Scientists suggest revisiting 14-day limit on human embryo research

Photo of scientist in lab working with petri dish

An international team of bioethicists and scientists, led by a researcher at Case Western Reserve University, contends it may be justified to go beyond the standing 14-day limit that restricts how long researchers can study human embryos in a dish. Going beyond this policy limit could lead to potential health and fertility benefits, and the authors provide a process for doing so.

Insoo Hyun

In an article published March 5 in Science, Insoo Hyun, a bioethics professor at the Case Western Reserve University School of Medicine and the paper’s lead author, and colleagues urge policymakers and the International Society for Stem Cell Research (ISSCR) to consider “a cautious, stepwise approach” to scientific exploration beyond the 14-day limit.

“But first,” they write, “one must appreciate the scientific reasons for doing so. Any such proposed research must serve important goals that cannot be adequately met by other means.”

ISSCR is expected to soon release updated guidelines for stem cell and embryo research.

Among the potential benefits of studying human embryos beyond the 14-day limit include understanding how early development disorders originate and developing therapies that address causes of infertility, developmental disorders and failed pregnancy.

Since the first successful birth from in vitro fertilization in the late 1970s, human embryo research has been subject to limits of time and developmental benchmarks. The general rationale for imposing those limits was that, although considered acceptable to benefit human health and improve reproduction, in vitro research should conclude 14 days after fertilization-about when implantation in the womb is normally completed.

National guidelines, laws and international norms have prohibited scientists from culturing human embryos for research after 14 days, or beyond the appearance of a structure called the “primitive streak,” which defines the period when principal tissues of the body begin to form and an embryo can no longer divide into identical twins. Thus, the 14-day limit allowed research to proceed until the human embryo in a dish starts to become biologically unique.

When this limit was put in place, there were no methods to culture embryos in a dish for anywhere close to two weeks.

But research since 2016 shows that it is likely possible to culture human research embryos past the two-week limit, and suggests that doing so will yield scientific insights that could prove important for human health and fertility.

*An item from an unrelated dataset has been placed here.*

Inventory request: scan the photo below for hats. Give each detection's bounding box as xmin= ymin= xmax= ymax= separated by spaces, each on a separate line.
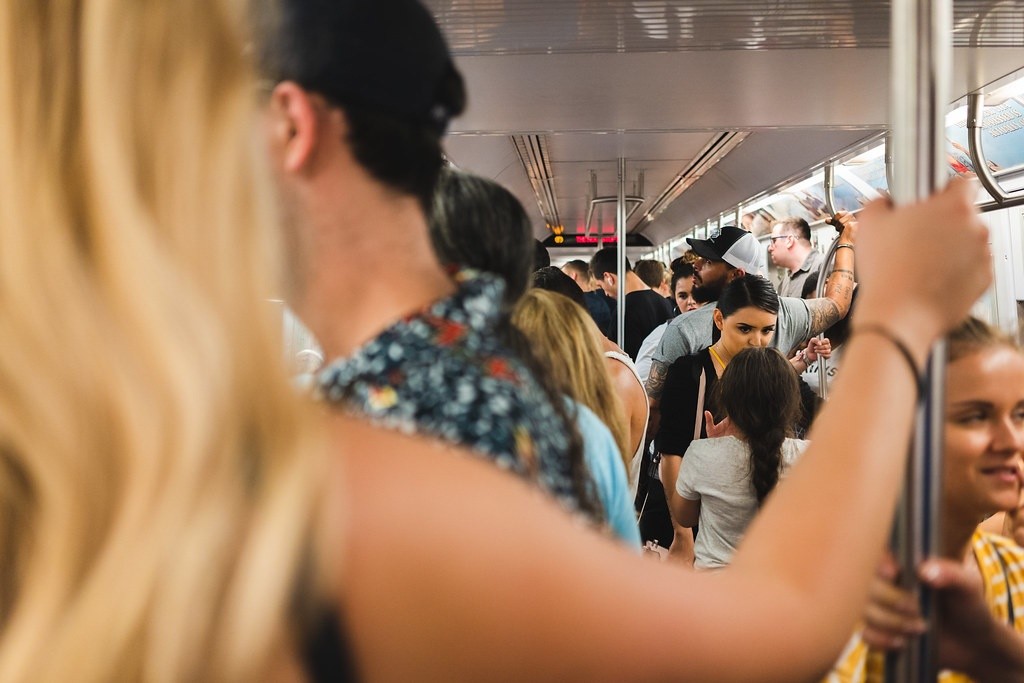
xmin=686 ymin=225 xmax=765 ymax=278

The authors acknowledge that researchers should adhere to the 14-day limit, “unless a strong scientific justification can be offered to culture human embryos longer in locales where it would be legally permissible to do so. Any such proposed research must serve important goals that cannot be adequately met by other means.”

Hyun and colleagues propose six principles that can be used to weigh whether research on human embryos can move beyond the 14-day limit, in incremental, measured steps. They note their principles apply for extending the 14-day limit, but also for other complex research.

Among their principles, they emphasize that extended embryo culture should begin in small steps, with frequent interim evaluations. For instance, it would first be necessary to assess feasibility of culture past 14 days, and, if so, to assess whether those newly permitted experiments were informative enough to justify the further use of human embryos.

Their other principles include advocating for research proposals to be peer-reviewed by qualified and independent science and ethics committees; for public dialogue at the local institutional level and, more broadly.

“Realistically,” they conclude, “an incremental approach seems to be our only path forward, both from a scientific and a policy standpoint.”

The article’s co-authors are: Annelien Bredenoord, at the University Medical Center Utrecht and Utrecht University in Utrecht, Netherlands; James Briscoe, at the Francis Crick Institute in London and The Company of Biologists in Cambridge, United Kingdom; Sigal Klipstein, at the University of Chicago Pritzker School of Medicine in Chicago; and Tao Tan at Kunming University of Science and Technology in Kunming, China.